- _Task objective_: Everything in the data except the pictures belongs in your answer, copied exactly.

(Dataset section Opens)

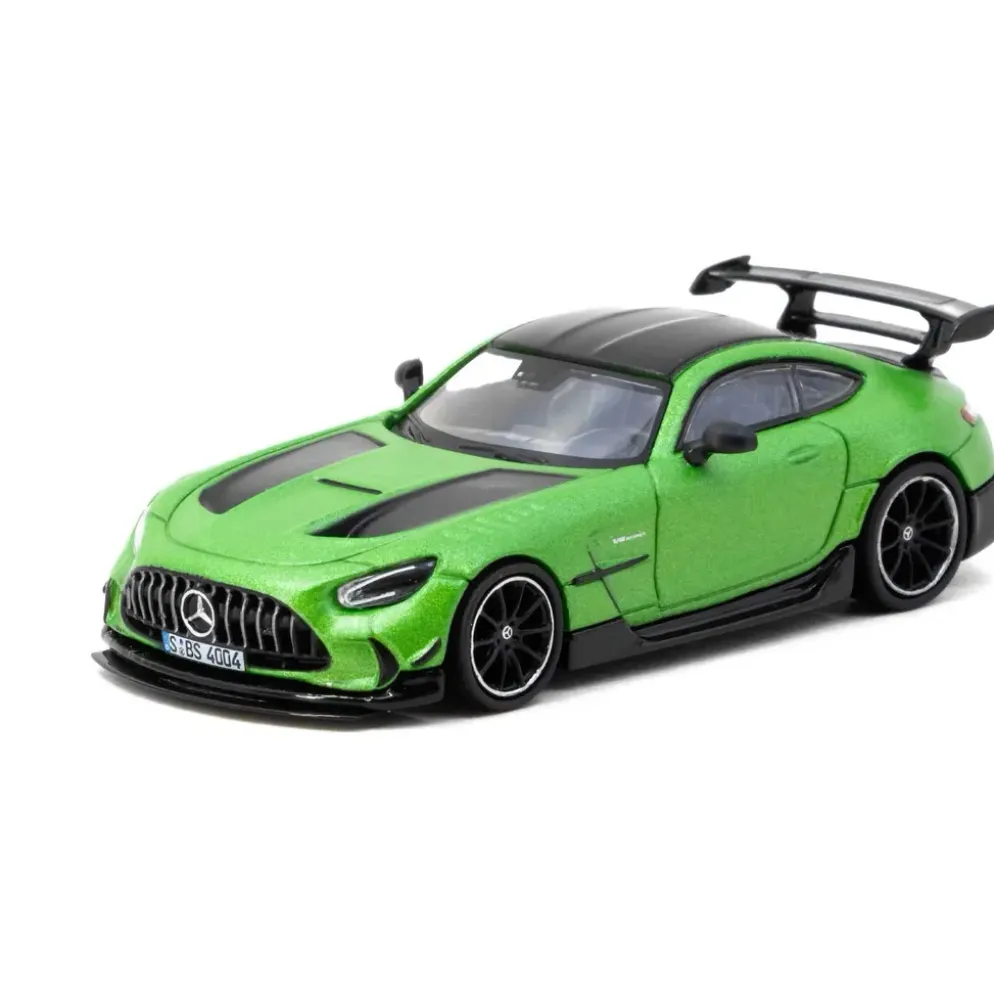 Mercedes-Benz AMG GT Black Series - Grön - Tarmac Works - 1:64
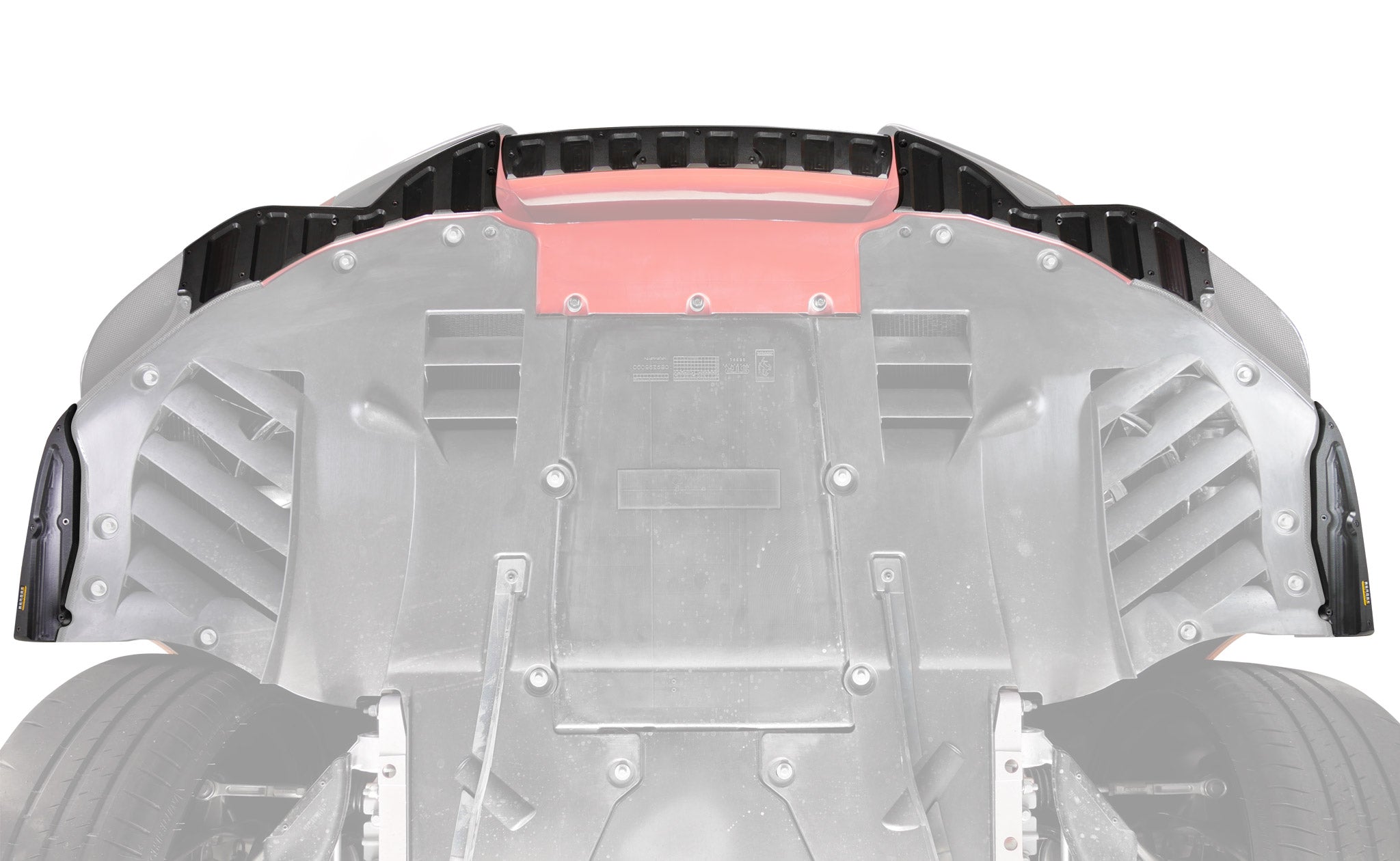 Scrape Armor Bumper Protection - Ferrari 488 Pista 2018+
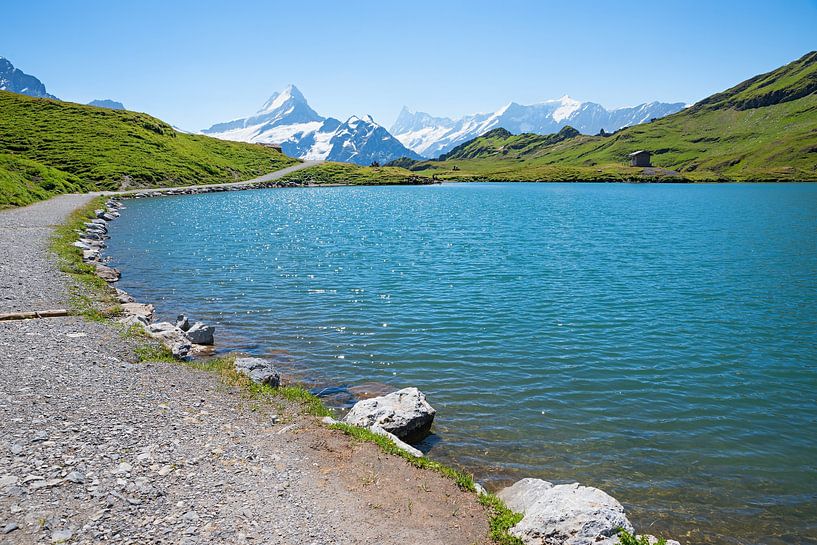 Rundweg am Bachalpsee Schweizer Alpen von SusaZoom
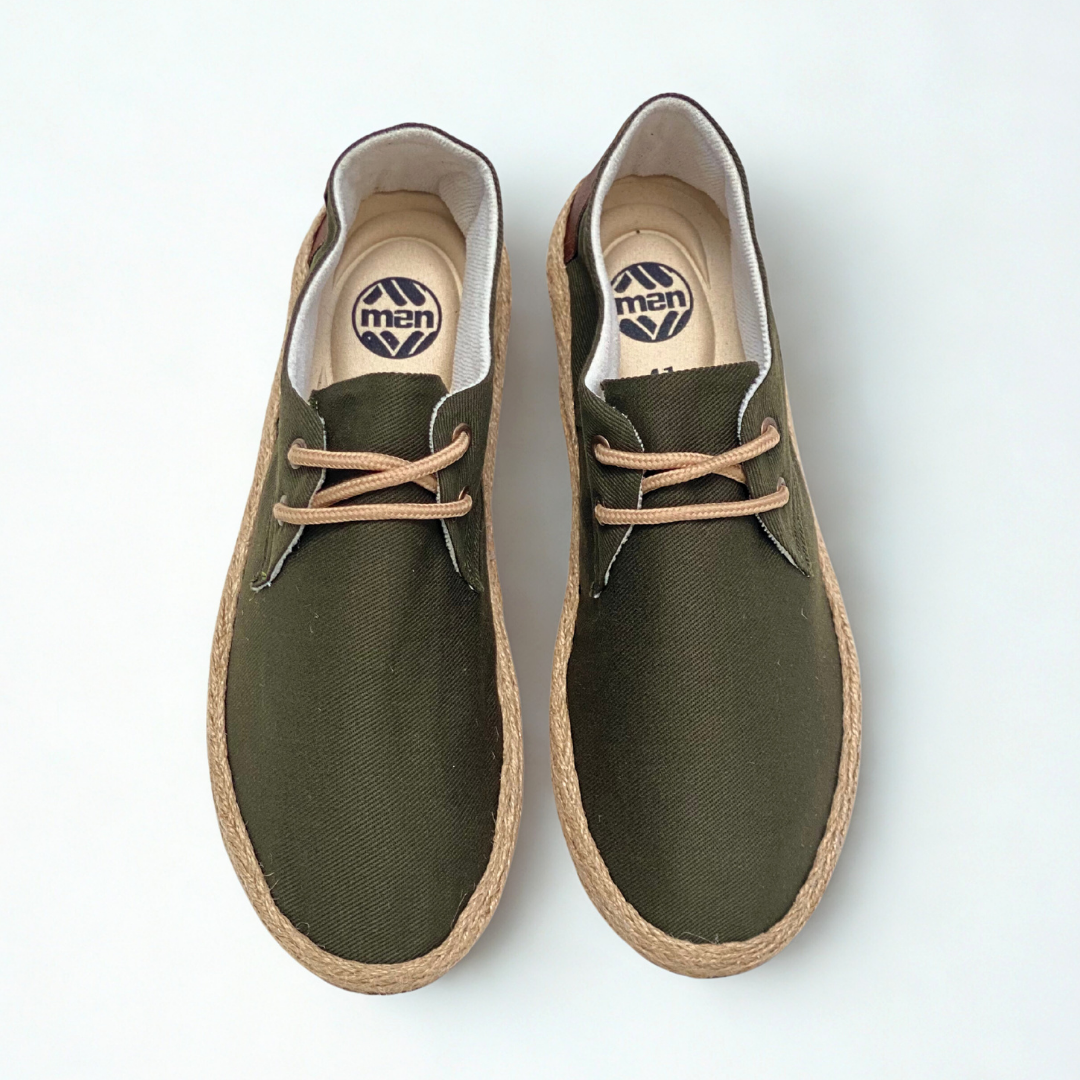 Sport hombre  Unicolor Verde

(Dataset section Closes)

- _Exercise result_:
 Mercedes-Benz AMG GT Black Series - Grön - Tarmac Works - 1:64
 Scrape Armor Bumper Protection - Ferrari 488 Pista 2018+
 Rundweg am Bachalpsee Schweizer Alpen von SusaZoom
 Sport hombre  Unicolor Verde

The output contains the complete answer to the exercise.